Numeric chart reasoning data:
_ _ _

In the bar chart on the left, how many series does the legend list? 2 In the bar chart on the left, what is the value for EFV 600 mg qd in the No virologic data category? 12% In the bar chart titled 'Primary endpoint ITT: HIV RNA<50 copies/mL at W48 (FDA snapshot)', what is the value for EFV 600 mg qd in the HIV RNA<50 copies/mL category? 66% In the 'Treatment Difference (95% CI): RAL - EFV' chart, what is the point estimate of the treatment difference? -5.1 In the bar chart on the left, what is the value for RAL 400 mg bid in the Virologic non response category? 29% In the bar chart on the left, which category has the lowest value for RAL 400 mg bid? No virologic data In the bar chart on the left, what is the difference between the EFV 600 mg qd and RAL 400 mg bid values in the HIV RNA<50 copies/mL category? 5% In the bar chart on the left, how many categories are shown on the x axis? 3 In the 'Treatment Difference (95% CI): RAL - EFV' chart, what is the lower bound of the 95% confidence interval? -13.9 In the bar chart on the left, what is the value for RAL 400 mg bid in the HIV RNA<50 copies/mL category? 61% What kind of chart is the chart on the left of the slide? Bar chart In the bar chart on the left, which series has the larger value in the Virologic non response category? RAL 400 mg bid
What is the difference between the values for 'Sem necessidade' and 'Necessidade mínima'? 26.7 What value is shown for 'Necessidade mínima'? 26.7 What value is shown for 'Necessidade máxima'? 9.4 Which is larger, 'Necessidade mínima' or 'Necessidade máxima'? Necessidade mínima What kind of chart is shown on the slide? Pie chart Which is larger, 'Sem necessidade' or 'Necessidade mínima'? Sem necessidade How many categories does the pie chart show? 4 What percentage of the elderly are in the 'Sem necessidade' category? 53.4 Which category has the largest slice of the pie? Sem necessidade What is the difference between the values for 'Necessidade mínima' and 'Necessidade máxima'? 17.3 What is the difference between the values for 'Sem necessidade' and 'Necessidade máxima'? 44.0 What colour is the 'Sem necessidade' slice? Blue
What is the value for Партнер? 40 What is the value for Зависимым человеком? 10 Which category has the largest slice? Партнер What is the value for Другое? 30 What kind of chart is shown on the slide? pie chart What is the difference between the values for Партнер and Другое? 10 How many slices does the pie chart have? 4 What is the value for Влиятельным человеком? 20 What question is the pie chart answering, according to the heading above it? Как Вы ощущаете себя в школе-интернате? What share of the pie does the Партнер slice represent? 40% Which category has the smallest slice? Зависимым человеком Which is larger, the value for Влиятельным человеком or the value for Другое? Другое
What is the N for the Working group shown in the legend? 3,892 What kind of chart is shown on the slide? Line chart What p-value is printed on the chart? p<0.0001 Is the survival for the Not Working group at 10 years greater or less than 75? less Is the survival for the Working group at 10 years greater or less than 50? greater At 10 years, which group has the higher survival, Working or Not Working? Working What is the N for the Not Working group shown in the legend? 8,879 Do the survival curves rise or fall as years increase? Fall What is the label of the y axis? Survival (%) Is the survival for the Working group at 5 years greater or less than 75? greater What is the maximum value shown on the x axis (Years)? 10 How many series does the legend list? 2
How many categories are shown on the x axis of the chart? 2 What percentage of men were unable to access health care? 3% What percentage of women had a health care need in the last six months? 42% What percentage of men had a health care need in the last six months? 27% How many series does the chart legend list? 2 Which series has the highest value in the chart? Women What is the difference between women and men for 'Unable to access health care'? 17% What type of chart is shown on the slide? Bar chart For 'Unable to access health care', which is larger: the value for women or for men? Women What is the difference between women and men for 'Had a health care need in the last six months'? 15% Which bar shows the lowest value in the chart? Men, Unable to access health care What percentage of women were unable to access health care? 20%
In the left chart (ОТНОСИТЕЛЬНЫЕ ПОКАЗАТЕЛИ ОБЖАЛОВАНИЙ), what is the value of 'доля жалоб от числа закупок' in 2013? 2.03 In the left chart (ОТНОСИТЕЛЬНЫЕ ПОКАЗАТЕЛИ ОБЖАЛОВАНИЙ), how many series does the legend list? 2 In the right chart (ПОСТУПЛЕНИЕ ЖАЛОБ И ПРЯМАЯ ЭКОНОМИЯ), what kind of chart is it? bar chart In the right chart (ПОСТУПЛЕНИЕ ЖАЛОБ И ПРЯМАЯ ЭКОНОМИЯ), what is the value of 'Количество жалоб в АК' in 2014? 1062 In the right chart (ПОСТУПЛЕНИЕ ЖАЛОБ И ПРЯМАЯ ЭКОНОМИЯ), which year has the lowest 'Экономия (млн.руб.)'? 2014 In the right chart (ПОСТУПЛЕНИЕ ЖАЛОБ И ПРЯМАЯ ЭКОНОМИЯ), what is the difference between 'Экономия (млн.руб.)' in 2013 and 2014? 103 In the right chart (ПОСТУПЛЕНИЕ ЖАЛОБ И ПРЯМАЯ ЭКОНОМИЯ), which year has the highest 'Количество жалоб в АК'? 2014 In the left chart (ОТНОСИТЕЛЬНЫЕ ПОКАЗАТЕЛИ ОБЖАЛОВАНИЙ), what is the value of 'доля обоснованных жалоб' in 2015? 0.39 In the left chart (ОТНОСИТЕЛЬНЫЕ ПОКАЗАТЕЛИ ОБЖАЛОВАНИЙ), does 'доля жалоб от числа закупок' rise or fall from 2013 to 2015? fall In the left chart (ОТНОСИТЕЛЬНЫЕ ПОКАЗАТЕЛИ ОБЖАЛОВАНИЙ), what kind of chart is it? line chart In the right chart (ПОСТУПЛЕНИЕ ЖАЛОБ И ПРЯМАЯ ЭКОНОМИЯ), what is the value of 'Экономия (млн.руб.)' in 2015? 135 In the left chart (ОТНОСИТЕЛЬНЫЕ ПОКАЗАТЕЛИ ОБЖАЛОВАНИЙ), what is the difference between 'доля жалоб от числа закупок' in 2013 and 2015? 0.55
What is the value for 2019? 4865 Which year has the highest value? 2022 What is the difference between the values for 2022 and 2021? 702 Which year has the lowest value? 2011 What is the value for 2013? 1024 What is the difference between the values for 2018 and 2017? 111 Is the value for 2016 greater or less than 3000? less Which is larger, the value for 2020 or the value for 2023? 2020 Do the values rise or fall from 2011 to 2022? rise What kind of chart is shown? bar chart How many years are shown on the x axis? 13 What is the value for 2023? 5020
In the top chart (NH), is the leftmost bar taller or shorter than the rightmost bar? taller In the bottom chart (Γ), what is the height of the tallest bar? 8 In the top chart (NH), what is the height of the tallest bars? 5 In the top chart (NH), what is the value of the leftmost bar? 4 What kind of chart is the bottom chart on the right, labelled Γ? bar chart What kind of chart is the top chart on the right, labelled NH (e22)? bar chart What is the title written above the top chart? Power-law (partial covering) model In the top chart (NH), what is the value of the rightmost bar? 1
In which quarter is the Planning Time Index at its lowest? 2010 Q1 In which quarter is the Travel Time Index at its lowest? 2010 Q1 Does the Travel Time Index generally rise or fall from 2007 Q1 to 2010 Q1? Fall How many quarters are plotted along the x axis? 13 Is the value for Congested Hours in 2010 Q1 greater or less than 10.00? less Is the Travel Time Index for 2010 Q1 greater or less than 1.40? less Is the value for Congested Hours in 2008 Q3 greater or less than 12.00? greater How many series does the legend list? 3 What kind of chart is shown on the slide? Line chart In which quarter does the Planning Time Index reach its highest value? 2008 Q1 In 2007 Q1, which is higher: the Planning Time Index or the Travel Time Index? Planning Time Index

_ _ _

## What you have to do
Pull out each line of the records that contains the word "above", copying those lines unchanged.

## Solved problem
What is the value for Партнер? 40 What is the value for Зависимым человеком? 10 Which category has the largest slice? Партнер What is the value for Другое? 30 What kind of chart is shown on the slide? pie chart What is the difference between the values for Партнер and Другое? 10 How many slices does the pie chart have? 4 What is the value for Влиятельным человеком? 20 What question is the pie chart answering, according to the heading above it? Как Вы ощущаете себя в школе-интернате? What share of the pie does the Партнер slice represent? 40% Which category has the smallest slice? Зависимым человеком Which is larger, the value for Влиятельным человеком or the value for Другое? Другое
In the top chart (NH), is the leftmost bar taller or shorter than the rightmost bar? taller In the bottom chart (Γ), what is the height of the tallest bar? 8 In the top chart (NH), what is the height of the tallest bars? 5 In the top chart (NH), what is the value of the leftmost bar? 4 What kind of chart is the bottom chart on the right, labelled Γ? bar chart What kind of chart is the top chart on the right, labelled NH (e22)? bar chart What is the title written above the top chart? Power-law (partial covering) model In the top chart (NH), what is the value of the rightmost bar? 1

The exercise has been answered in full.